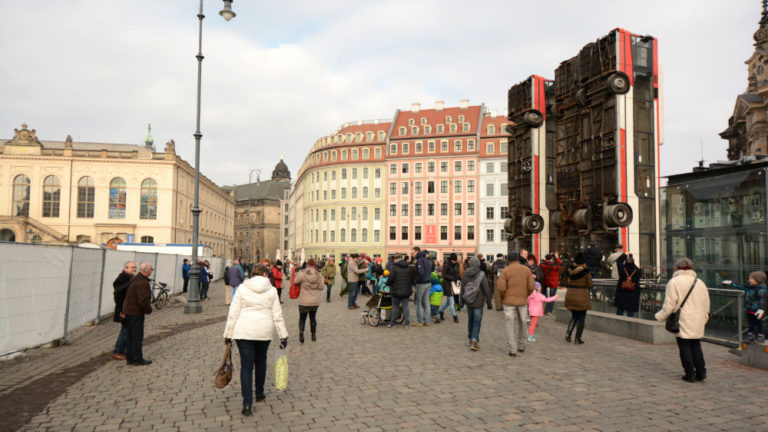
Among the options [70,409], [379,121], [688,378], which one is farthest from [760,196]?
[379,121]

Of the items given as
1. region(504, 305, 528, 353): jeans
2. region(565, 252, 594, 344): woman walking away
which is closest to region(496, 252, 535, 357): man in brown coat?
region(504, 305, 528, 353): jeans

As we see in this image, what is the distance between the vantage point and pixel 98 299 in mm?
14055

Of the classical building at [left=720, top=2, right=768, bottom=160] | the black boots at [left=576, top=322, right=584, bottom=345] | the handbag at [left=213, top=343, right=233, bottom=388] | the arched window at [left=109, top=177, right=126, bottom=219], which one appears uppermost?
the classical building at [left=720, top=2, right=768, bottom=160]

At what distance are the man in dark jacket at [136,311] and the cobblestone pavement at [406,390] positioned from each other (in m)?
0.23

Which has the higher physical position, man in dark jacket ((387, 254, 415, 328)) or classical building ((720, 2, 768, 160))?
classical building ((720, 2, 768, 160))

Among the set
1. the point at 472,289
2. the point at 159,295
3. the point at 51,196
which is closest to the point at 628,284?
the point at 472,289

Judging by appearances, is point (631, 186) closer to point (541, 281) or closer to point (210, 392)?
point (541, 281)

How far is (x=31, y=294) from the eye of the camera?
9523mm

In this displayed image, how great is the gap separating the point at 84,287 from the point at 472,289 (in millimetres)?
9060

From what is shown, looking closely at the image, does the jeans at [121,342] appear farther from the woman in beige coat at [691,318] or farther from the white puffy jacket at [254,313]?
the woman in beige coat at [691,318]

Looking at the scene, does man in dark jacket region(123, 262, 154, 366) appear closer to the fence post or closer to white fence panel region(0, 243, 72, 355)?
white fence panel region(0, 243, 72, 355)

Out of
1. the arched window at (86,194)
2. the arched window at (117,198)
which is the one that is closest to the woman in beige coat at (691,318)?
the arched window at (117,198)

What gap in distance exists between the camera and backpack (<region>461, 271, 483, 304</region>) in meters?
10.4

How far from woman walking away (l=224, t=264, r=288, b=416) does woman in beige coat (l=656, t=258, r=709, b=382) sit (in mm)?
5514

━━━━━━━━━━

- [EXERCISE REQUIREMENTS]
Copy out the data word for word, from the line containing "In this displayed" up to and including the final line of the data.

- [OUTPUT FOR THIS EXERCISE]
In this displayed image, how great is the gap separating the point at 84,287 from the point at 472,289 (in millimetres)?
9060

From what is shown, looking closely at the image, does the jeans at [121,342] appear farther from the woman in beige coat at [691,318] or farther from the white puffy jacket at [254,313]?
the woman in beige coat at [691,318]

Looking at the scene, does man in dark jacket region(123, 262, 154, 366) appear closer to the fence post or closer to white fence panel region(0, 243, 72, 355)?
white fence panel region(0, 243, 72, 355)

Out of
1. the arched window at (86,194)
2. the arched window at (117,198)
which is the one that is closest to the woman in beige coat at (691,318)?
the arched window at (117,198)

What gap in distance exists between the camera and backpack (<region>461, 271, 483, 304</region>) in meters?
10.4

How far from woman walking away (l=224, t=264, r=288, b=416) does woman in beige coat (l=656, t=258, r=709, b=382) sit (in mm)?
5514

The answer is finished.